You look at grades and test scores and assessments but the students went to different schools and have different circumstances. Every measurement of merit has that potential bias. Doesn’t matter if it’s real or not, to someone it will seem unfair. If it’s the selection process is random it may not please everyone but claims of bias will be hollow.

How is this an easy resolution? What Velocity was discussing was the fact that a 3.5 at one school isn’t necessarily equivalent to a 3.5 at a different school. Some schools (and some teachers and some courses) are “easy As”; others aren’t. Is your proposal to give EVERY student the same grade, regardless of whether they show up regularly, do their homework, even bother to take the test (much less score well on it), and so forth? If so, then what’s the point of giving grades? If not, how do you make sure that you are comparing like to like?

Is this a genuinely good school or not? If it is, then they’ll continue to be a good school with this new admissions method. And if that’s the case, then the real, ultimate solution is to make more good schools like it, so that all of the students who want to go to a good school can.

If, on the other hand, their good results are just due to selective admission, then they’re not actually a good school after all, and this will soon become apparent.

It’s self reinforcing. It attracts the best kids because it attracts the best teachers because it gets the most funding because it attracts the best kids because…

No one is suggesting anything other than it is a good school because they only let in kids with the absolute best test scores and other holistic criteria. Parents literally start planning in elementary school the best path to get their kids into TJ.

I am sure the teaching is good too, but a super selective admission will outperform good teaching and good funding any day of the week.

I disagree. It is significantly worse than the status quo. Right now everyone considers the black and hispanic kids at the school to have more or less earned their place. Tjhsst will no longer be considered a nationally competitive high school, it will drop off the charts and just be another enriched local school, perhaps as competitive as a good charter school. The student quality will be very inconsistent and their reputation will suffer. The entire purpose of the school will be subverted.

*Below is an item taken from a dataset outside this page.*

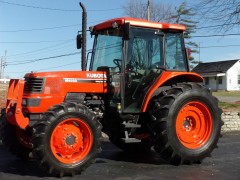 2002 Kubota M9000 Tractor & Cab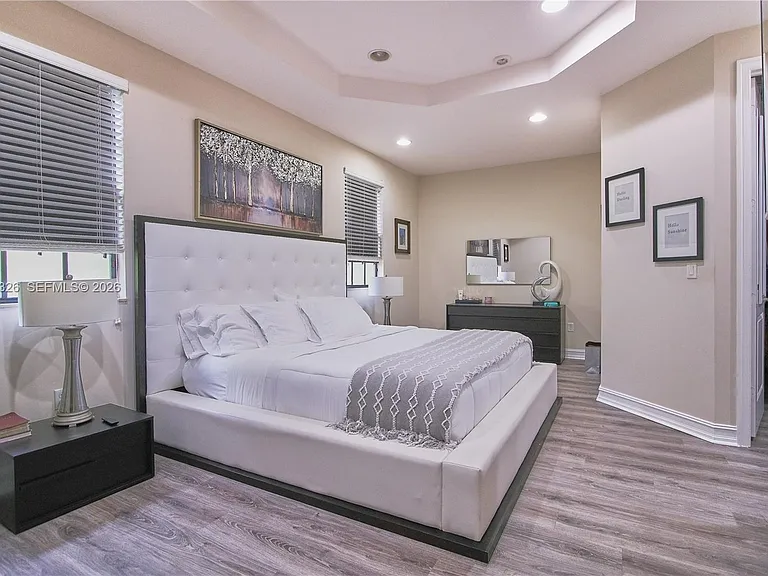 129 Riverwalk Cir E — Photo 18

The school has a significant brown population (unless you consider south asians to be white for some reason) but they are likely not the kind of kids you care about. The group that will benefit the most from this proposal are projected to be white kids, followed by hispanic kids and black kids. All at the expense of asian kids. So no matter that we will be taking seats away from deserving asian kids to give to less deserving white kids as long as we get more black and hispanic kids?

Disgusting.

There is a 3.5 GPA cutoff. Can’t bias creep in there?

You can’t. So you might as well give up and give everyone a 3.5 and just make it a pure lottery of interested students. The 3.5 GPA cutoff is far more restrictive at some schools than others.